**** SOURCE INFORMATION

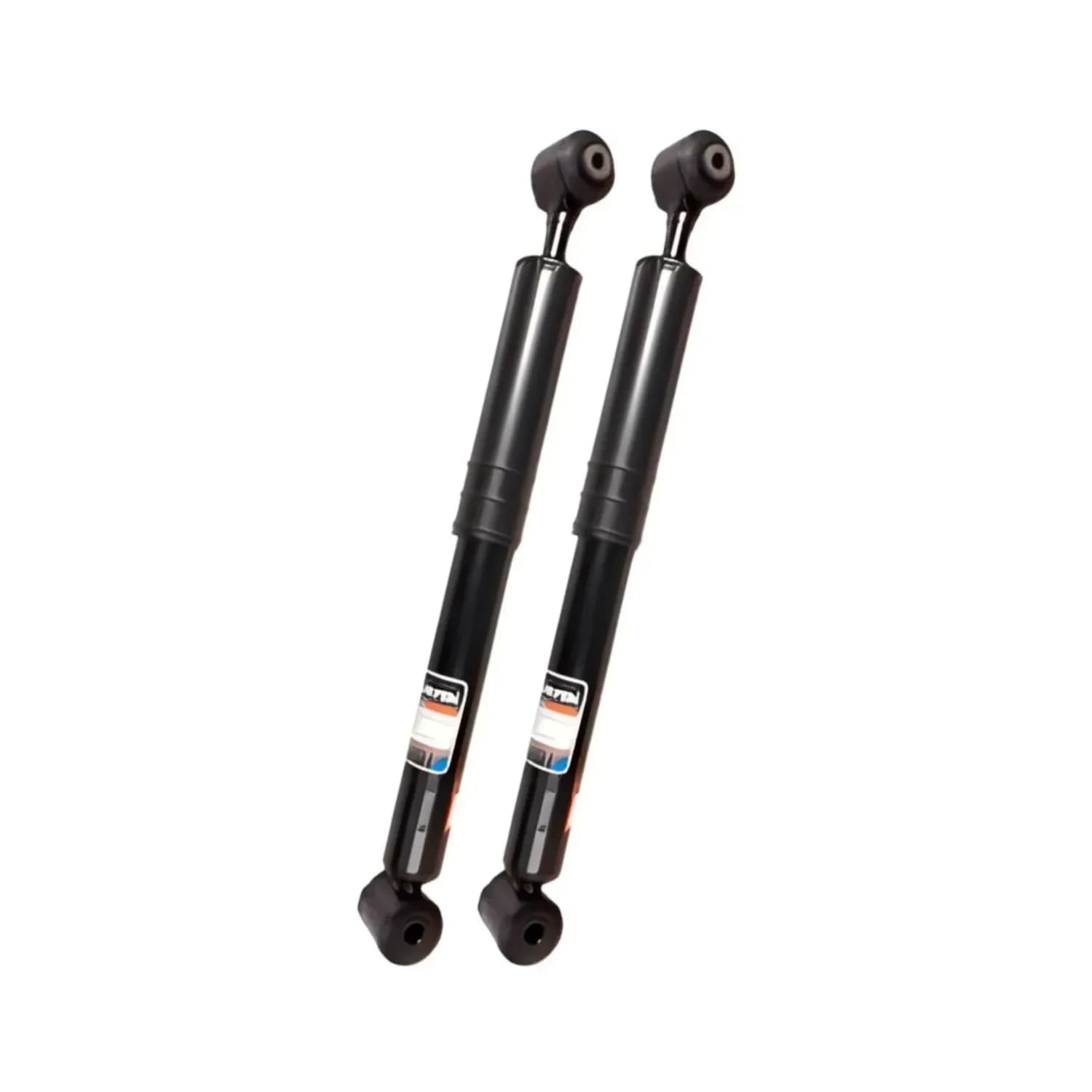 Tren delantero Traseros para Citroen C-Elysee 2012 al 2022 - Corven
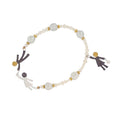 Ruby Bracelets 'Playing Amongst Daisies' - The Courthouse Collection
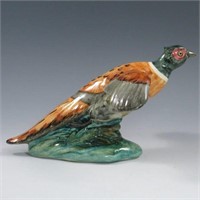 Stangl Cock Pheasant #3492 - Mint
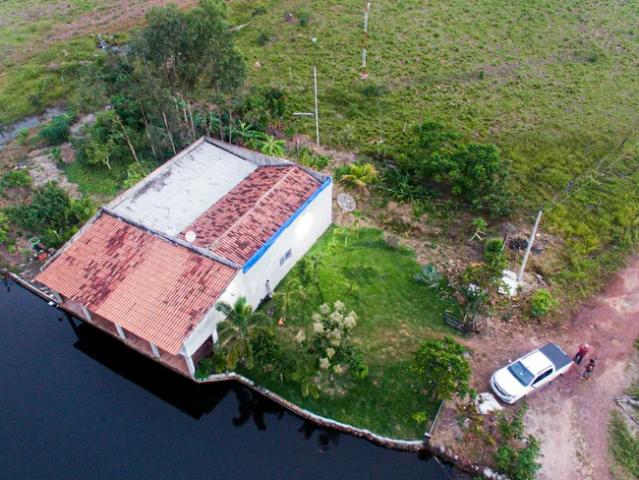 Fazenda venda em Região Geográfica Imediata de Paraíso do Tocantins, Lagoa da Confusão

********
**** SOURCE INFORMATION

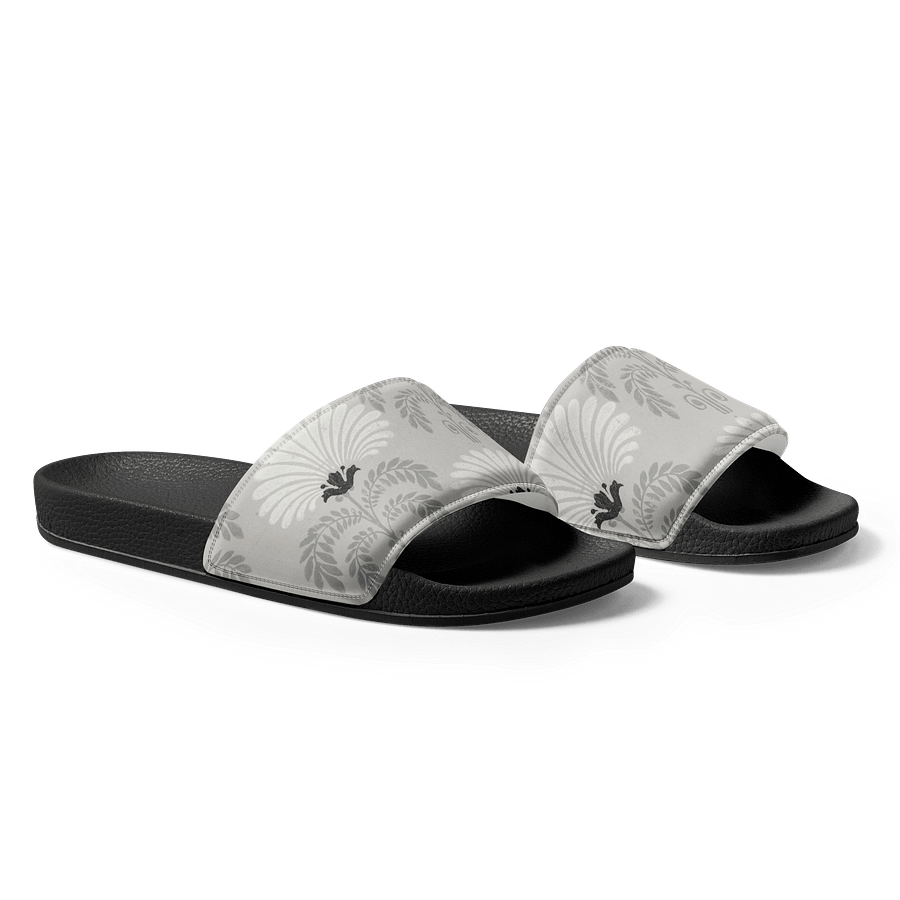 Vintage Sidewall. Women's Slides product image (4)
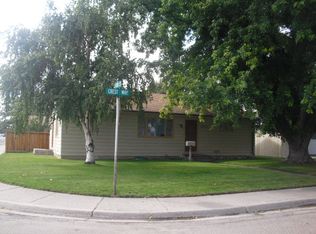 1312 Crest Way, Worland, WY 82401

********
**** SOURCE INFORMATION

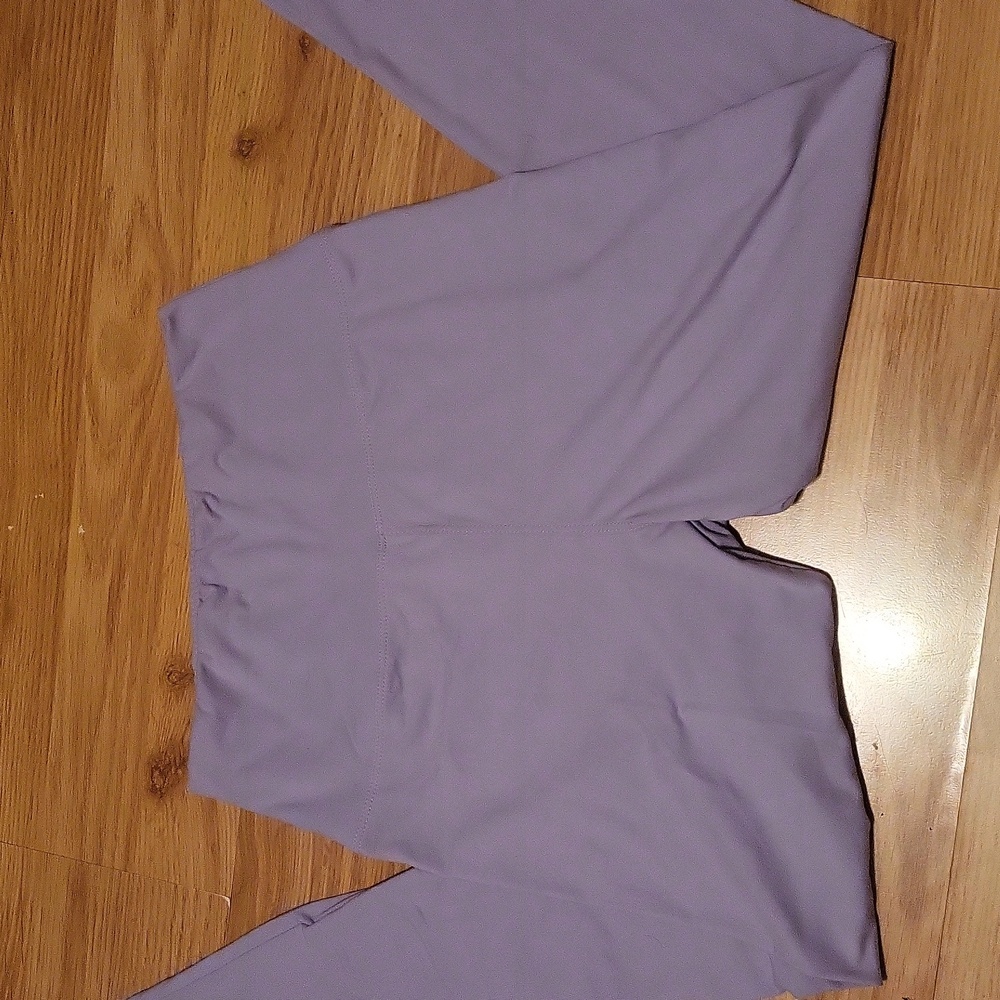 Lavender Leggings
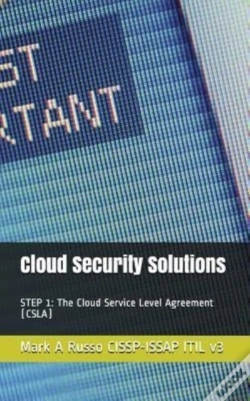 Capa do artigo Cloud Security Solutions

********

→ TASK ITEM:
Above are some records; quote exactly and only the lines that begin at the line containing "Tren delantero Traseros" and stop after the line containing "Fazenda venda em", leaving out the pictures.

→ FINAL ANSWER:
 Tren delantero Traseros para Citroen C-Elysee 2012 al 2022 - Corven
 Ruby Bracelets 'Playing Amongst Daisies' - The Courthouse Collection
 Stangl Cock Pheasant #3492 - Mint
 Fazenda venda em Região Geográfica Imediata de Paraíso do Tocantins, Lagoa da Confusão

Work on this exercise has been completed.